I miss you! If any of my blog friends are still out there, I miss you and I apologize for not coming by much in the last few weeks.
As you may have read last week, I have been feeling overwhelmed by all I have committed to doing, all the 'I shoulds', and especially all the 'I haven't gotten to yets'. So I made a decision. I need to be realistic about what I can actually do and I need to prioritize so that the most important things actually have a chance of getting done.
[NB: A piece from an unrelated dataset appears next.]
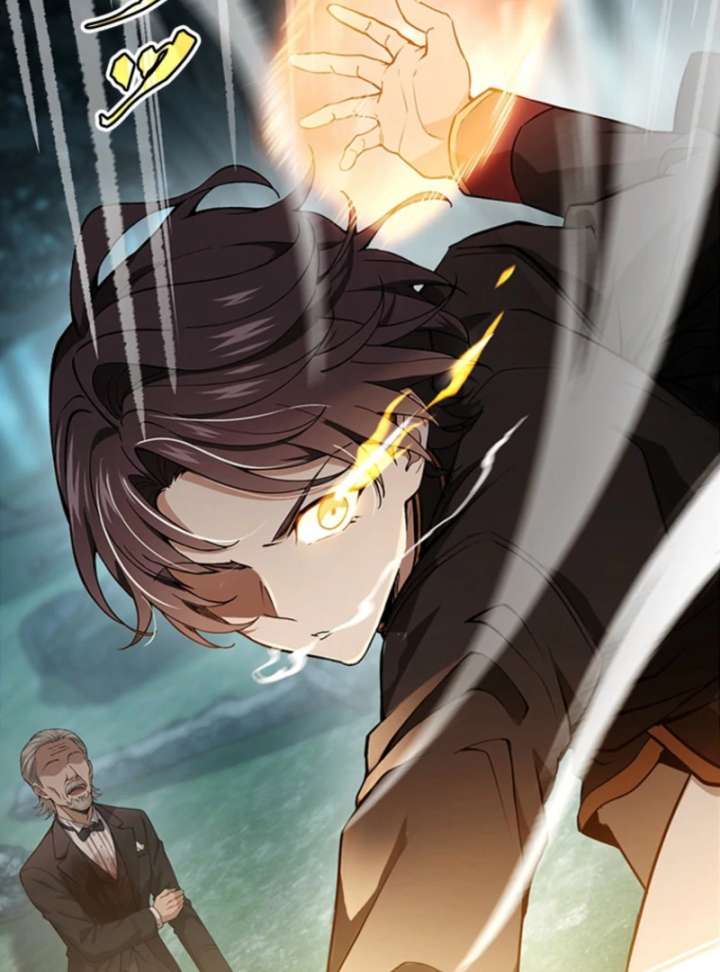 I Became a Genius at the Academy in a World Where Magic Reigns Supreme Chapter 3 - Page 140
So, I have been making a concerted effort to concentrate on my kids during the day. I home educate, so that means a significant amount of effort and attention needs to be paid to their 'school' stuff. The buck stops with me, and I have been dropping the ball, often. This renewed commitment on my part has paid big dividends with my kid's effort and output. Today was a particularly great day!
My hubby has been putting in 14 hour days, 7 days a week and that means that everything at home falls to me. So I have been making a bigger effort in keeping up the house on a daily basis, helping the kids with their chores so that they are actually finished and making sure everyone has healthy meals and snacks. We have been doing tons of smoothies with frozen fruit and yogurt and a bit of protein powder, smoothie time is a great opportunity for us to sit together to do our devotions and reading aloud. We are reading Rudyard Kiplings' The Jungle Book together. Today we made a quick whole wheat pizza dough and had pizza for lunch, yummy!
With hubby working such long hours, I either have no car or I take him to work at 6 am and get back at 8:30 or so and leave again at 7 pm to get him and back home again after 9pm. If I take the car, I can get out and do some stuff, but I have absolutely no time to myself either before the kids get up or in the evenings. And that means.... No Blogging! and No scrapbooking either. Wah!!!
I am also pretty darn tired, so the days that I do have some time to myself, I don't really want to open my computer. My eyes are scratchy and droopy, I just want to curl up in my bed and sleep. So I have been trying to do that.
I do really need to finish making my Christmas presents on Heritage Makers, hopefully I will find the time this week. Then I need to crochet Zed's stocking before Christmas. Girly's took me 3 years to finish, oops! The Christmas before I had her, I crocheted 4, so I can do it, I just need to steal the time from somewhere.
I do feel much better about everything, thank you all for your encouragement. I am trying to be more accepting of my situation and my limitations, and doing the best I can.